*** Opening DATA PROVIDED ***

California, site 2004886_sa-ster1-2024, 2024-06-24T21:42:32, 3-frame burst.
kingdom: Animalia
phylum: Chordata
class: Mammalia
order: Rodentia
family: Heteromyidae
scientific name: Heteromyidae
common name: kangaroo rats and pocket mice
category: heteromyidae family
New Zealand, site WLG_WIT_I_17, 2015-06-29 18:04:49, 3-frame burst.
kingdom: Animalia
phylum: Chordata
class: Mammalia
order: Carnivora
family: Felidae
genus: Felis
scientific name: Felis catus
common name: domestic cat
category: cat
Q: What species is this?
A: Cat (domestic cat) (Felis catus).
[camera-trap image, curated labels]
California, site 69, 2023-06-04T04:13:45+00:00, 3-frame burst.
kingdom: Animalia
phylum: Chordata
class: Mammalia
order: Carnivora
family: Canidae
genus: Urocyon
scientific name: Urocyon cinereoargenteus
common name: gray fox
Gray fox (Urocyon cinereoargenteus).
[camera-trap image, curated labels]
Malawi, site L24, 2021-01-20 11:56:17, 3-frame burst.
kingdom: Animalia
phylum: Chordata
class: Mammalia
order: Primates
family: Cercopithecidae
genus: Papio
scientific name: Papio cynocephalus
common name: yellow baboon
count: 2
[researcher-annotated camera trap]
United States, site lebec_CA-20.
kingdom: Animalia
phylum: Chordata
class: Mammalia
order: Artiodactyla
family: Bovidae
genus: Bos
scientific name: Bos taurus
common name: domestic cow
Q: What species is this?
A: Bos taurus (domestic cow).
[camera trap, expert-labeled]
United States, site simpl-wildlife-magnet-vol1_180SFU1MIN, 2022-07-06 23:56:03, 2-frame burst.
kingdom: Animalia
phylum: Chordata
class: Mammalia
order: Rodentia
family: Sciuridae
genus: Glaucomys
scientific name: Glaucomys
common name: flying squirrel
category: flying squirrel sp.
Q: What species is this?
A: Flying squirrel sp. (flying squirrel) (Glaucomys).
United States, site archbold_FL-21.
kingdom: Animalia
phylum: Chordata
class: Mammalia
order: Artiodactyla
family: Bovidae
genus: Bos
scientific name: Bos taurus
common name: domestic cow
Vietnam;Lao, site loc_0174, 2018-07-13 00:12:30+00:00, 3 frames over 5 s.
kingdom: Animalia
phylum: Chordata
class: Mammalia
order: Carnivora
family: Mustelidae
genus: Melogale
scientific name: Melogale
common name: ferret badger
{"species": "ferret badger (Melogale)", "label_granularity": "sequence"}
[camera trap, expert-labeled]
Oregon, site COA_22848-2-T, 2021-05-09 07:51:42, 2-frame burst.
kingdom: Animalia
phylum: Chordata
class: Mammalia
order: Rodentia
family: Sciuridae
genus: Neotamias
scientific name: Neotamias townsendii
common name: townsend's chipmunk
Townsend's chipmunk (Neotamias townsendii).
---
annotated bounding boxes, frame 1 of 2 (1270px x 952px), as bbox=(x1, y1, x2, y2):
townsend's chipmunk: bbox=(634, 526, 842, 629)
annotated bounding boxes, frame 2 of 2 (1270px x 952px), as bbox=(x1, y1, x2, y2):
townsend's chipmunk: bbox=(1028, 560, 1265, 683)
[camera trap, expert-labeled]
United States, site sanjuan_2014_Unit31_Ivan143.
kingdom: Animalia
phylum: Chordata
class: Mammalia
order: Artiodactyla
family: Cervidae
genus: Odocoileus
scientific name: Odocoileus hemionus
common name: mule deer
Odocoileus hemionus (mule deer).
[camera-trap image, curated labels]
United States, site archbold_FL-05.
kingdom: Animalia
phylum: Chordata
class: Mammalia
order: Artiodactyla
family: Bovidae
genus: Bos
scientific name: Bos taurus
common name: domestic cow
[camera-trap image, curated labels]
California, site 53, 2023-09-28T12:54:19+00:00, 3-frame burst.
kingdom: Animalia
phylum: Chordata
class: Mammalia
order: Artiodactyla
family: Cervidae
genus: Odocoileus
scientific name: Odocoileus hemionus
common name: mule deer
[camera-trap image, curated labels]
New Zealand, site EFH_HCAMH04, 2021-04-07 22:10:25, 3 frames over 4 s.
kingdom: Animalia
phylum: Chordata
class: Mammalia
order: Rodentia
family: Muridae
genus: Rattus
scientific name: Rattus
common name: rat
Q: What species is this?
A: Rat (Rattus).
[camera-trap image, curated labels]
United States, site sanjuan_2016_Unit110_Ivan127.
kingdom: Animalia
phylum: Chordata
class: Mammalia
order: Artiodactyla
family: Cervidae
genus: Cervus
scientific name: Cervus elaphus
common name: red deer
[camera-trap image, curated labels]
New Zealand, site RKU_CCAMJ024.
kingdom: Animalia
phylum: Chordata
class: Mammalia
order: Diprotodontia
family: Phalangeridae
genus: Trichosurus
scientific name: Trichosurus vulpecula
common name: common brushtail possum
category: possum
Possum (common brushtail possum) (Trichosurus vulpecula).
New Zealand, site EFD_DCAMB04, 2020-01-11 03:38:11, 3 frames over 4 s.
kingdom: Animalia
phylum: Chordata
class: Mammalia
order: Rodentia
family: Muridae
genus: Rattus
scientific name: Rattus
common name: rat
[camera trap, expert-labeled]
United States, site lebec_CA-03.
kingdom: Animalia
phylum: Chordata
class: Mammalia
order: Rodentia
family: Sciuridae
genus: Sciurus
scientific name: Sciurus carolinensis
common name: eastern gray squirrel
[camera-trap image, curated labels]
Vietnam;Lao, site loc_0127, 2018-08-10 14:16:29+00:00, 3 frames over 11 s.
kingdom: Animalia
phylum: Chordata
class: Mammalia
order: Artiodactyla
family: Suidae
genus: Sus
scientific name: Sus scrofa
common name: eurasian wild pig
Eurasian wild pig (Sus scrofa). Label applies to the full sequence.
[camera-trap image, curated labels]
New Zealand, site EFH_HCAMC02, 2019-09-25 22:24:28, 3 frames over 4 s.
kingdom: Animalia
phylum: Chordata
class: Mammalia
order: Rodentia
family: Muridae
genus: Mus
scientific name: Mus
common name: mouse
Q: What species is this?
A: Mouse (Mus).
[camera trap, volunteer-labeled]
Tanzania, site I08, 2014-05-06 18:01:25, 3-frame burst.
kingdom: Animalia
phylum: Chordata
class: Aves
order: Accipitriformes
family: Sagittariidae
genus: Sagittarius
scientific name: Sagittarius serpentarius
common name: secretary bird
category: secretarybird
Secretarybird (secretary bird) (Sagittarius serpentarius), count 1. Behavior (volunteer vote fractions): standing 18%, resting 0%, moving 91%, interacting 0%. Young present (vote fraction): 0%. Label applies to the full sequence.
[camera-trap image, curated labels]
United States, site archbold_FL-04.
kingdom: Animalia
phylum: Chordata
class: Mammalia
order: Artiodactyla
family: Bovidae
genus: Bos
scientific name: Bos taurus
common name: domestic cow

*** Closing DATA PROVIDED ***

▶ TASK DIRECTIONS
All entries are to be reproduced verbatim, with none omitted.

▶ RESPONSE TO THIS EXERCISE
California, site 2004886_sa-ster1-2024, 2024-06-24T21:42:32, 3-frame burst.
kingdom: Animalia
phylum: Chordata
class: Mammalia
order: Rodentia
family: Heteromyidae
scientific name: Heteromyidae
common name: kangaroo rats and pocket mice
category: heteromyidae family
New Zealand, site WLG_WIT_I_17, 2015-06-29 18:04:49, 3-frame burst.
kingdom: Animalia
phylum: Chordata
class: Mammalia
order: Carnivora
family: Felidae
genus: Felis
scientific name: Felis catus
common name: domestic cat
category: cat
Q: What species is this?
A: Cat (domestic cat) (Felis catus).
[camera-trap image, curated labels]
California, site 69, 2023-06-04T04:13:45+00:00, 3-frame burst.
kingdom: Animalia
phylum: Chordata
class: Mammalia
order: Carnivora
family: Canidae
genus: Urocyon
scientific name: Urocyon cinereoargenteus
common name: gray fox
Gray fox (Urocyon cinereoargenteus).
[camera-trap image, curated labels]
Malawi, site L24, 2021-01-20 11:56:17, 3-frame burst.
kingdom: Animalia
phylum: Chordata
class: Mammalia
order: Primates
family: Cercopithecidae
genus: Papio
scientific name: Papio cynocephalus
common name: yellow baboon
count: 2
[researcher-annotated camera trap]
United States, site lebec_CA-20.
kingdom: Animalia
phylum: Chordata
class: Mammalia
order: Artiodactyla
family: Bovidae
genus: Bos
scientific name: Bos taurus
common name: domestic cow
Q: What species is this?
A: Bos taurus (domestic cow).
[camera trap, expert-labeled]
United States, site simpl-wildlife-magnet-vol1_180SFU1MIN, 2022-07-06 23:56:03, 2-frame burst.
kingdom: Animalia
phylum: Chordata
class: Mammalia
order: Rodentia
family: Sciuridae
genus: Glaucomys
scientific name: Glaucomys
common name: flying squirrel
category: flying squirrel sp.
Q: What species is this?
A: Flying squirrel sp. (flying squirrel) (Glaucomys).
United States, site archbold_FL-21.
kingdom: Animalia
phylum: Chordata
class: Mammalia
order: Artiodactyla
family: Bovidae
genus: Bos
scientific name: Bos taurus
common name: domestic cow
Vietnam;Lao, site loc_0174, 2018-07-13 00:12:30+00:00, 3 frames over 5 s.
kingdom: Animalia
phylum: Chordata
class: Mammalia
order: Carnivora
family: Mustelidae
genus: Melogale
scientific name: Melogale
common name: ferret badger
{"species": "ferret badger (Melogale)", "label_granularity": "sequence"}
[camera trap, expert-labeled]
Oregon, site COA_22848-2-T, 2021-05-09 07:51:42, 2-frame burst.
kingdom: Animalia
phylum: Chordata
class: Mammalia
order: Rodentia
family: Sciuridae
genus: Neotamias
scientific name: Neotamias townsendii
common name: townsend's chipmunk
Townsend's chipmunk (Neotamias townsendii).
---
annotated bounding boxes, frame 1 of 2 (1270px x 952px), as bbox=(x1, y1, x2, y2):
townsend's chipmunk: bbox=(634, 526, 842, 629)
annotated bounding boxes, frame 2 of 2 (1270px x 952px), as bbox=(x1, y1, x2, y2):
townsend's chipmunk: bbox=(1028, 560, 1265, 683)
[camera trap, expert-labeled]
United States, site sanjuan_2014_Unit31_Ivan143.
kingdom: Animalia
phylum: Chordata
class: Mammalia
order: Artiodactyla
family: Cervidae
genus: Odocoileus
scientific name: Odocoileus hemionus
common name: mule deer
Odocoileus hemionus (mule deer).
[camera-trap image, curated labels]
United States, site archbold_FL-05.
kingdom: Animalia
phylum: Chordata
class: Mammalia
order: Artiodactyla
family: Bovidae
genus: Bos
scientific name: Bos taurus
common name: domestic cow
[camera-trap image, curated labels]
California, site 53, 2023-09-28T12:54:19+00:00, 3-frame burst.
kingdom: Animalia
phylum: Chordata
class: Mammalia
order: Artiodactyla
family: Cervidae
genus: Odocoileus
scientific name: Odocoileus hemionus
common name: mule deer
[camera-trap image, curated labels]
New Zealand, site EFH_HCAMH04, 2021-04-07 22:10:25, 3 frames over 4 s.
kingdom: Animalia
phylum: Chordata
class: Mammalia
order: Rodentia
family: Muridae
genus: Rattus
scientific name: Rattus
common name: rat
Q: What species is this?
A: Rat (Rattus).
[camera-trap image, curated labels]
United States, site sanjuan_2016_Unit110_Ivan127.
kingdom: Animalia
phylum: Chordata
class: Mammalia
order: Artiodactyla
family: Cervidae
genus: Cervus
scientific name: Cervus elaphus
common name: red deer
[camera-trap image, curated labels]
New Zealand, site RKU_CCAMJ024.
kingdom: Animalia
phylum: Chordata
class: Mammalia
order: Diprotodontia
family: Phalangeridae
genus: Trichosurus
scientific name: Trichosurus vulpecula
common name: common brushtail possum
category: possum
Possum (common brushtail possum) (Trichosurus vulpecula).
New Zealand, site EFD_DCAMB04, 2020-01-11 03:38:11, 3 frames over 4 s.
kingdom: Animalia
phylum: Chordata
class: Mammalia
order: Rodentia
family: Muridae
genus: Rattus
scientific name: Rattus
common name: rat
[camera trap, expert-labeled]
United States, site lebec_CA-03.
kingdom: Animalia
phylum: Chordata
class: Mammalia
order: Rodentia
family: Sciuridae
genus: Sciurus
scientific name: Sciurus carolinensis
common name: eastern gray squirrel
[camera-trap image, curated labels]
Vietnam;Lao, site loc_0127, 2018-08-10 14:16:29+00:00, 3 frames over 11 s.
kingdom: Animalia
phylum: Chordata
class: Mammalia
order: Artiodactyla
family: Suidae
genus: Sus
scientific name: Sus scrofa
common name: eurasian wild pig
Eurasian wild pig (Sus scrofa). Label applies to the full sequence.
[camera-trap image, curated labels]
New Zealand, site EFH_HCAMC02, 2019-09-25 22:24:28, 3 frames over 4 s.
kingdom: Animalia
phylum: Chordata
class: Mammalia
order: Rodentia
family: Muridae
genus: Mus
scientific name: Mus
common name: mouse
Q: What species is this?
A: Mouse (Mus).
[camera trap, volunteer-labeled]
Tanzania, site I08, 2014-05-06 18:01:25, 3-frame burst.
kingdom: Animalia
phylum: Chordata
class: Aves
order: Accipitriformes
family: Sagittariidae
genus: Sagittarius
scientific name: Sagittarius serpentarius
common name: secretary bird
category: secretarybird
Secretarybird (secretary bird) (Sagittarius serpentarius), count 1. Behavior (volunteer vote fractions): standing 18%, resting 0%, moving 91%, interacting 0%. Young present (vote fraction): 0%. Label applies to the full sequence.
[camera-trap image, curated labels]
United States, site archbold_FL-04.
kingdom: Animalia
phylum: Chordata
class: Mammalia
order: Artiodactyla
family: Bovidae
genus: Bos
scientific name: Bos taurus
common name: domestic cow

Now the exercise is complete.